2010 GMC Terrain: Audio Review
The GMC Terrain is a good CUV for hauling people and gear, and it has adequate interior room and power for its class, along with a bunch of cool electronic features: hard-drive nav system, iPod integration and a backup camera. Our long-term 2010 Terrain FWD SLT-2 also comes standard with what the sticker calls a "Pioneer Premium" audio system, but it's not one of the vehicle's strong suites.
The Pioneer system in the 2010 GMC Terrain FWD SLT-2 consists of 8 speakers powered by 250 watts. The speakers include a 6.5-inch midrange in each front door, a 1-inch tweeter in each A pillar, a 3.5-inch midrange in the center of the dash, a 6.5-inch midrange in each rear door and an 8-inch subwoofer in the passenger-side wall of the rear cargo area.
Like every sound system I evaluate, I subjected the Terrain's Pioneer setup to my standard musical test tracks to judge clarity/lack of distortion, tonal balance, timbre, tonal accuracy, soundstaging, imaging and dynamics. I also use several non-musical test tracks to check soundstaging and imaging, linearity and absence of noise. For more detail on the testing process and tracks used, check out the Edmunds.com article Sound Advice.
In terms of sound quality, the Pioneer system in the Terrain is a perfect example of a middle-of-the-road branded OEM audio. While stock systems have dramatically improved over the last decade or so, most are still designed for a kind of lowest-common-denominator audio experience. It's like eating a really good frozen pizza when you can't get out for a fresh-baked pie: mildly satisfying, but far from the real thing.
Like most mediocre OEM systems, the Terrain's system booms on the bottom end and is harsh on the high end, with everything in between adequately inoffensive. While clarity and tonal balance are skewed by the over-emphasis of the extremes of the frequency spectrum, timbre, tonal accuracy and dynamics don't fare much better and the system mostly has a dull, lifeless sound.
On some tracks the system somewhat sussed out certain details in the music, like the strong up-front bass in the Joan Armatrading's "In Your Eyes" and sweet sax sound in Bluesiana Triangle's "Life's a One Way Ticket." But for every flash of brilliance there were two or more bummers, like the disembodied vocals on the Luka Bloom track "Cold Comfort" or the almost unlistenable mess the system made of Red House Painters' "Cabezon."
Even with center-channel and A-pillar speakers -- usually an indication of decent soundstaging and imaging -- the Terrain's Pioneer system handled both poorly. A drum roll at 7:40 in the Bluesiana Triangle song "Shoo Fly Don't Bother Me" that pans from far right to far left helps me determine the boundaries of the soundstage, and in the Terrain it was less than the width of the dash. (With the best system, it's actually wider than the car interior). And images within the soundstage were localized down near the door speakers and extremely side-biased.

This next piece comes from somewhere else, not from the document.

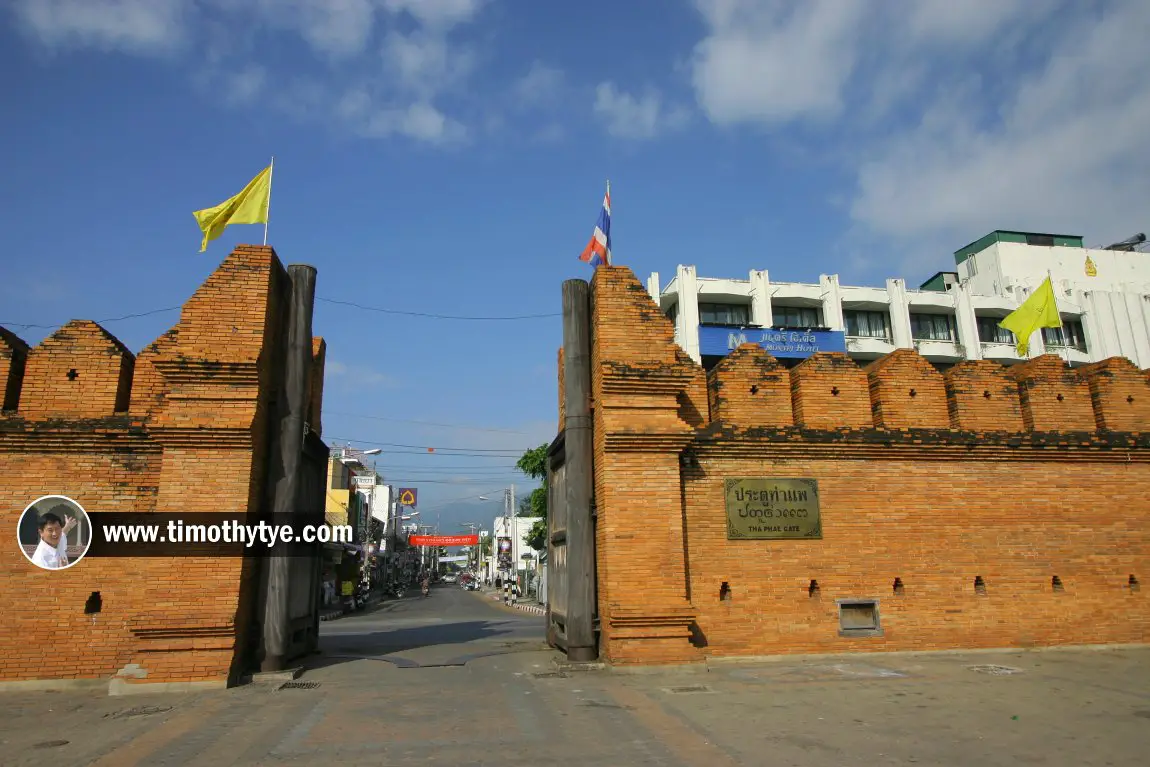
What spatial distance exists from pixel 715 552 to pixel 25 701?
837 cm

This was easily corroborated by the non-musical staging/imaging tests, which the Terrain system failed. It scored "poor" and "fair" grades for linearity (a measure of how much detail is retained as the volume is lowered) at low- and mid-level volume settings, respectively. But it passed the absence of noise test; most systems usually do.
The disc slot for the Terrain's an in-dash CD/DVD player is slickly integrate into the bottom of the center stack. The real "head unit" is at the top, fronted by a 7-inch touch screen that's part of our Terrain's $2,145 navigation system option. The system also includes tuners for AM, FM and Sirius satellite radio and 10GB of the nav system's 40GB hard drive is used to store digital music files.

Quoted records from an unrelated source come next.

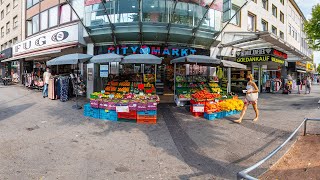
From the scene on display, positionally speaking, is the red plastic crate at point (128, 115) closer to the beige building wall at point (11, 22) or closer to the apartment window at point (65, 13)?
the apartment window at point (65, 13)

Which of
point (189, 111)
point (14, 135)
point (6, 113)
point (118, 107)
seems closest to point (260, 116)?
point (189, 111)

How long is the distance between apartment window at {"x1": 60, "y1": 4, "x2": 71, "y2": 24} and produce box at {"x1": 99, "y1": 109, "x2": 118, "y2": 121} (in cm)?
1084

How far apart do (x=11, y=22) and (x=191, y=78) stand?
80.4 feet

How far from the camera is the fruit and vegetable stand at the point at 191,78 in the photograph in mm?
11133

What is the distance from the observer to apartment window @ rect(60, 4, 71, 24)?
16.7m

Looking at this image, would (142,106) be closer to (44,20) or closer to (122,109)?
(122,109)

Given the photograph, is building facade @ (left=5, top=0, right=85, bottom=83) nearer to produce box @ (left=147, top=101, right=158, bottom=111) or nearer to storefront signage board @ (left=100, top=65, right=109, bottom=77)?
storefront signage board @ (left=100, top=65, right=109, bottom=77)

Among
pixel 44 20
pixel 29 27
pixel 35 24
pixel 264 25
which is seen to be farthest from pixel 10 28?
pixel 264 25

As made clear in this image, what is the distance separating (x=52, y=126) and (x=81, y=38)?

Unlike some audio systems that only allow recording from CD (Hello, Ford!), the Terrain's system also lets you rip tracks from a USB drive. And the hard drive's "time shifting" feature allows rewinding up to 20 minutes of AM, FM or Sirius content, and even works if you turn off the engine and then fire it up again before 20 minutes is up.

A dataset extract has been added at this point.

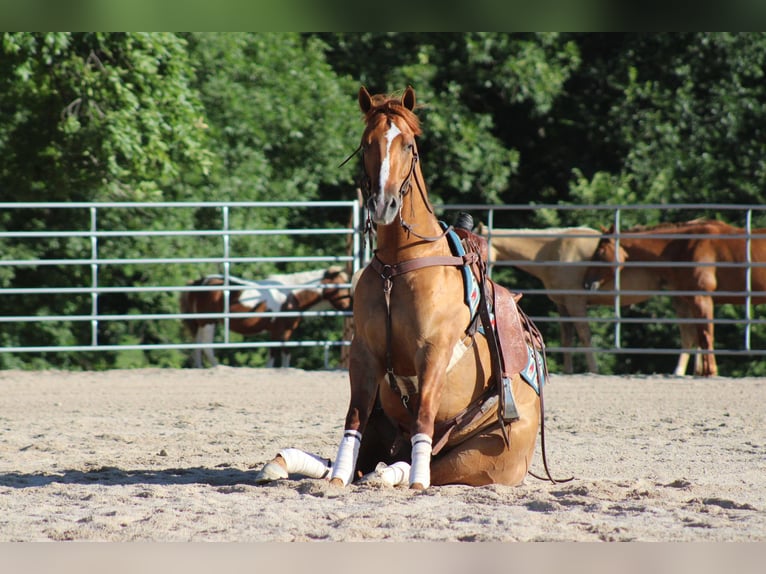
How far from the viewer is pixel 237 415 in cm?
751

An aux-in jack and a USB port in the center console can be used to plug in a portable media player, which chances are is an iPod. You can plug an iPod directly into the USB port using the USB computer cable that comes with the device, or jack in a USB drive loaded with tunes instead. Either way, the system organizes the tracks into the traditional playlists, artists, albums, songs and genres structure, and with an iPod you get the additional categories of podcasts, audiobooks and composers The Terrain has a jump feature that lets you quickly navigate a huge music library, but it's still very slow. We discovered that Apple's new iOS 4.0 software made iPhones with the upgraded OS fail in the Terrain. But with the release of iOS 4.1 the iPhone incompatibility issue has been solved.
What We Say
Depending on how discerning you are when it comes to sound quality -- and whether you think the glass is half empty or half full -- the Terrain's Pioneer system will rank either just above or just below average. And while it's a good example of how most stock sound systems -- brand or no brand, optional or stock -- have gotten much better, it's also a perfect candidate for an aftermarket upgrade.